Dollar, in Perspective

Monday, October 19, 2009

I am currently short the US dollar coupled with the long GLD trade we have been working for months now. I continue to hear other traders talk of how the US dollar has already been pummeled and how shorting the dollar is a crowded trade. I think this talk is nonsense.

Clearly, I do not know what the dollar will do tomorrow or where it will be next week. There is always a chance it could bounce but the dollar can still fall a long way before we claim it is beyond reason. Let us take a look at a chart for some perspective.

Before the massive government capital outlays and guarantees seen in October last year and the final cutting of interest rates to zero percent, the dollar was trading lower than today! In March of last year, the dollar index saw an all-time low of 70.70. Today, the index is trading approximately 6% higher around 75.
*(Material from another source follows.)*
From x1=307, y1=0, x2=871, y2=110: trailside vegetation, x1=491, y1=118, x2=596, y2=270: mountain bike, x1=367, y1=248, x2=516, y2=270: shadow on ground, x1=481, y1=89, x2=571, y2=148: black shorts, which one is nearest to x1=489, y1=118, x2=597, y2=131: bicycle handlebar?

Essentially, prior to the Federal Reserve offering no incentive to lend money to the United States and prior to the government's monetization of the deficit spending, the dollar was trading lower. It seems to me that it stands to reason that this debasement of our currency on an unprecedented level would logically place the value at new lows relative to last year. The flight to quality amid last year's September and October panic was misplaced and investors are realizing that the dollar is no safe-haven; the US government does not have its creditors interests at heart.

The trade is not overdone; there is much more downside possible, and probable.